Papers
Topics
Authors
Recent
2000 character limit reached

Global Benchmark for Pavement Defect Detection

Updated 30 December 2025
  • The paper introduces a globally representative benchmark (PaveSync) that aggregates 52,747 images from 8 countries and 13 defect types to assess model generalizability.
  • It details the harmonized taxonomy and unified annotation formats across standards like Pascal VOC, COCO, and YOLO, ensuring consistent cross-model evaluations.
  • Rigorous benchmarking protocols using stratified sampling and zero-shot transfer reveal a ~25% mAP@50 drop on unseen data, highlighting practical domain shift challenges.

Automated pavement defect detection requires datasets and evaluation protocols that capture global variation in distress types, imaging contexts, materials, and environmental conditions.
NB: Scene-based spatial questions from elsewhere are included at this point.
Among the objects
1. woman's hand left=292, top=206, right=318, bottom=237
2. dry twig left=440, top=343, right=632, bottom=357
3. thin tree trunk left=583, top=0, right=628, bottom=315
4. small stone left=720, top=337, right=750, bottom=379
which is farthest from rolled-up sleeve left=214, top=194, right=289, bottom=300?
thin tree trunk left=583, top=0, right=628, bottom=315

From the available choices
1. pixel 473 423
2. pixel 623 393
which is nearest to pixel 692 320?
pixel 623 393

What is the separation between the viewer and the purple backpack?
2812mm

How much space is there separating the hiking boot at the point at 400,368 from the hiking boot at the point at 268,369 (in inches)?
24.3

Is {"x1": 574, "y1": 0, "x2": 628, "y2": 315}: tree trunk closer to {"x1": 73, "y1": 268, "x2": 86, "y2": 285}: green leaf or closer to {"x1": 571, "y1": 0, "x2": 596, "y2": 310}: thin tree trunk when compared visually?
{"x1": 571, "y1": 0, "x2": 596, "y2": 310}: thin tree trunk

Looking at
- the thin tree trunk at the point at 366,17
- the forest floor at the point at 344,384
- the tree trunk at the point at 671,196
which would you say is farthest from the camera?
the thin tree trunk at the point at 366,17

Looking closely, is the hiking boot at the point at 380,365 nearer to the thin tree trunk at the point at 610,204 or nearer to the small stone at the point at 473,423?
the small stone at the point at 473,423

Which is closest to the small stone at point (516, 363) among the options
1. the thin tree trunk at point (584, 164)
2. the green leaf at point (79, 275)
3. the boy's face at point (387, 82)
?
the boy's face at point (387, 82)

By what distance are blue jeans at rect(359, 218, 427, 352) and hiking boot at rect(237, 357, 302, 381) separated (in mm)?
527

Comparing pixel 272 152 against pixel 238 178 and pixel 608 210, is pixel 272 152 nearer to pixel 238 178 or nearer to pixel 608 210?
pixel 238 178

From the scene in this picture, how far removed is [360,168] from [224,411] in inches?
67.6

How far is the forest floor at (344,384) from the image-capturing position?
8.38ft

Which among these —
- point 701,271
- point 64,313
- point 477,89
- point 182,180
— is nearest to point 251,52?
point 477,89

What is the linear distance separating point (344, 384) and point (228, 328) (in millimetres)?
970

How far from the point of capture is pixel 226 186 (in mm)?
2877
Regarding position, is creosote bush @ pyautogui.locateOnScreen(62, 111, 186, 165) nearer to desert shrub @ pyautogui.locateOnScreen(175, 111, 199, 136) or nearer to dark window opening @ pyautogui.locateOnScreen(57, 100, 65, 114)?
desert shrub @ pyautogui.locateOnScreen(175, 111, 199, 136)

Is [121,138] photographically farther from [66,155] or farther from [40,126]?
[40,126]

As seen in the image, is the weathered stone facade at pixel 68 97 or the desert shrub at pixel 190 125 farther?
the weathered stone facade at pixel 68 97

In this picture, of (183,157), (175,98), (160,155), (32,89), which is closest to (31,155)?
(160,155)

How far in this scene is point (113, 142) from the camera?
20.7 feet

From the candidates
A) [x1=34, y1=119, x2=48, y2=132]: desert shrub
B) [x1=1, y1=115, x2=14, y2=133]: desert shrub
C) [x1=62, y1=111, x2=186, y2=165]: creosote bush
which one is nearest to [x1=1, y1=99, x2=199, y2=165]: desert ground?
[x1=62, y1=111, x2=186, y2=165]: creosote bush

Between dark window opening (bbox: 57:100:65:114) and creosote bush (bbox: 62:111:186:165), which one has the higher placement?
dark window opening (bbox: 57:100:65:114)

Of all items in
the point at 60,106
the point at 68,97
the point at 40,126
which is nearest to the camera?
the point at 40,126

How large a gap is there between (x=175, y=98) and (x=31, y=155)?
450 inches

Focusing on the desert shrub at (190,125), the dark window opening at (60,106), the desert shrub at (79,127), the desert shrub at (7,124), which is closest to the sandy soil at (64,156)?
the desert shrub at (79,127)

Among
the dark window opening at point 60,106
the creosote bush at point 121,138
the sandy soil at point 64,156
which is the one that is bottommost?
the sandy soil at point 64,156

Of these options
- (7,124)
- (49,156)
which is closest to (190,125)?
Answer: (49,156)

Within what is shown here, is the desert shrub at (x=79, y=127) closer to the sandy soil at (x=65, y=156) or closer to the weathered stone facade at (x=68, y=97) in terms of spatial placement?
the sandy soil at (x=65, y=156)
A globally representative benchmark is defined by comprehensive geographic coverage, harmonized taxonomies, standardized annotation formats, and rigorous assessment of model generalizability, including domain transfer.

1. Composition and Geographic Coverage of Representative Benchmarks

The "PaveSync" dataset constitutes the most globally representative benchmark for pavement defect detection published to date (Kyem et al., 23 Dec 2025). It amalgamates 52,747 images originating from seven countries—namely Iran, China, United States, Japan, India, Czech Republic, Norway, and Ghana—with 135,277 bounding box annotations spanning 13 distinct distress types. Table 1 summarizes country distribution and class coverage.

Country Images % of Total Major Distress Types Present
Iran 14,983 28.4% Alligator, Longitudinal, Rutting, Pothole
China 12,660 24.0% Longitudinal, Transverse, Alligator
United States 7,174 13.6% Block, Alligator, Manhole, Rutting
Japan 9,071 17.2% Longitudinal, Pothole, Transverse
India 3,692 7.0% Pothole, Longitudinal, Repair
Czech Republic 1,213 2.3% Transverse, Longitudinal, Patching
Norway 3,376 6.4% Edge Cracking, Rutting, Bleeding
Ghana 578 1.1% Longitudinal, Pothole, Block

Four continents are represented, with imagery acquired via ground-level, aerial (drone), top-down, and pavement-level platforms. Illumination scenarios include clear, rainy, and snowy conditions, with seasonal shadow variability.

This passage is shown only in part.